**PROBLEM REQUIREMENTS**
Each record below should appear again exactly as written.

*** MATERIAL PROVIDED Section Begins ***

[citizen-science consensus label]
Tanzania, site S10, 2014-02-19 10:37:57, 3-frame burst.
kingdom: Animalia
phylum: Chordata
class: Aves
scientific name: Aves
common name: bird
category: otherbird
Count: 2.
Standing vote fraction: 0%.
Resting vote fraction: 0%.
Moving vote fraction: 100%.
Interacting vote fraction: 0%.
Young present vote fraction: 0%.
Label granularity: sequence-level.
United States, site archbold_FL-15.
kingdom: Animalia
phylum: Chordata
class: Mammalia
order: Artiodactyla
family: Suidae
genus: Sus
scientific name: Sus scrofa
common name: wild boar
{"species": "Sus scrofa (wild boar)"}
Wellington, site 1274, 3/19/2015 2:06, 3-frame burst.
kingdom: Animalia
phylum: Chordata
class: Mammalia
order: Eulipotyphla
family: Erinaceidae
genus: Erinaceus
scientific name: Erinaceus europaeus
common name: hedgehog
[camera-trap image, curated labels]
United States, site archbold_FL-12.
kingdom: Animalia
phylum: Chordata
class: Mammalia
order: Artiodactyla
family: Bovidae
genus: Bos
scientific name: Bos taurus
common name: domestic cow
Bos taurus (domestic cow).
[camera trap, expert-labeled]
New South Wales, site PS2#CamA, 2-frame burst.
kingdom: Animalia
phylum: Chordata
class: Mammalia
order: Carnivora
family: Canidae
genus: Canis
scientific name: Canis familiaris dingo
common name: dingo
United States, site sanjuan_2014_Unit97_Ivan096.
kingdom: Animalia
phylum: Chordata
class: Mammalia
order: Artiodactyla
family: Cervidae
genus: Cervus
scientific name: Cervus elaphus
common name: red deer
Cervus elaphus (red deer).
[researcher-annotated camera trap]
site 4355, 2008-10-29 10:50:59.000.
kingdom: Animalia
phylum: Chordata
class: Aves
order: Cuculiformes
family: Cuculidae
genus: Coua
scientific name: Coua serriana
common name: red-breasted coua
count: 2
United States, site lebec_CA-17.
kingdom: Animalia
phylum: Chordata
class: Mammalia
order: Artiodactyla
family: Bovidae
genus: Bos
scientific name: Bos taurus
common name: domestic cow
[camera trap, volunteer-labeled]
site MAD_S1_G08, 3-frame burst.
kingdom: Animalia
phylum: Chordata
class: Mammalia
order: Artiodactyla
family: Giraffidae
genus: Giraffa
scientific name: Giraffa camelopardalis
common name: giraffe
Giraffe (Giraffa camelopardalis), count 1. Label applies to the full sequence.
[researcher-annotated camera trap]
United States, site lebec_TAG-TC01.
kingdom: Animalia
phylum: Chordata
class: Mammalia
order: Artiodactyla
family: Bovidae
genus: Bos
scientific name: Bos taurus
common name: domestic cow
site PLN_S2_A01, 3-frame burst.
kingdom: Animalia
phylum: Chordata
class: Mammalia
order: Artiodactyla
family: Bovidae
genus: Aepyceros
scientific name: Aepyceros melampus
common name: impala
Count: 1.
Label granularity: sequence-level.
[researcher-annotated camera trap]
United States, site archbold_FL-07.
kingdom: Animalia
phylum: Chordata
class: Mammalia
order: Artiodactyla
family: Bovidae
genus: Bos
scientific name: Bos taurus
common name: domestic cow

*** MATERIAL PROVIDED Section Ends ***

**SOLUTION BELOW**
[citizen-science consensus label]
Tanzania, site S10, 2014-02-19 10:37:57, 3-frame burst.
kingdom: Animalia
phylum: Chordata
class: Aves
scientific name: Aves
common name: bird
category: otherbird
Count: 2.
Standing vote fraction: 0%.
Resting vote fraction: 0%.
Moving vote fraction: 100%.
Interacting vote fraction: 0%.
Young present vote fraction: 0%.
Label granularity: sequence-level.
United States, site archbold_FL-15.
kingdom: Animalia
phylum: Chordata
class: Mammalia
order: Artiodactyla
family: Suidae
genus: Sus
scientific name: Sus scrofa
common name: wild boar
{"species": "Sus scrofa (wild boar)"}
Wellington, site 1274, 3/19/2015 2:06, 3-frame burst.
kingdom: Animalia
phylum: Chordata
class: Mammalia
order: Eulipotyphla
family: Erinaceidae
genus: Erinaceus
scientific name: Erinaceus europaeus
common name: hedgehog
[camera-trap image, curated labels]
United States, site archbold_FL-12.
kingdom: Animalia
phylum: Chordata
class: Mammalia
order: Artiodactyla
family: Bovidae
genus: Bos
scientific name: Bos taurus
common name: domestic cow
Bos taurus (domestic cow).
[camera trap, expert-labeled]
New South Wales, site PS2#CamA, 2-frame burst.
kingdom: Animalia
phylum: Chordata
class: Mammalia
order: Carnivora
family: Canidae
genus: Canis
scientific name: Canis familiaris dingo
common name: dingo
United States, site sanjuan_2014_Unit97_Ivan096.
kingdom: Animalia
phylum: Chordata
class: Mammalia
order: Artiodactyla
family: Cervidae
genus: Cervus
scientific name: Cervus elaphus
common name: red deer
Cervus elaphus (red deer).
[researcher-annotated camera trap]
site 4355, 2008-10-29 10:50:59.000.
kingdom: Animalia
phylum: Chordata
class: Aves
order: Cuculiformes
family: Cuculidae
genus: Coua
scientific name: Coua serriana
common name: red-breasted coua
count: 2
United States, site lebec_CA-17.
kingdom: Animalia
phylum: Chordata
class: Mammalia
order: Artiodactyla
family: Bovidae
genus: Bos
scientific name: Bos taurus
common name: domestic cow
[camera trap, volunteer-labeled]
site MAD_S1_G08, 3-frame burst.
kingdom: Animalia
phylum: Chordata
class: Mammalia
order: Artiodactyla
family: Giraffidae
genus: Giraffa
scientific name: Giraffa camelopardalis
common name: giraffe
Giraffe (Giraffa camelopardalis), count 1. Label applies to the full sequence.
[researcher-annotated camera trap]
United States, site lebec_TAG-TC01.
kingdom: Animalia
phylum: Chordata
class: Mammalia
order: Artiodactyla
family: Bovidae
genus: Bos
scientific name: Bos taurus
common name: domestic cow
site PLN_S2_A01, 3-frame burst.
kingdom: Animalia
phylum: Chordata
class: Mammalia
order: Artiodactyla
family: Bovidae
genus: Aepyceros
scientific name: Aepyceros melampus
common name: impala
Count: 1.
Label granularity: sequence-level.
[researcher-annotated camera trap]
United States, site archbold_FL-07.
kingdom: Animalia
phylum: Chordata
class: Mammalia
order: Artiodactyla
family: Bovidae
genus: Bos
scientific name: Bos taurus
common name: domestic cow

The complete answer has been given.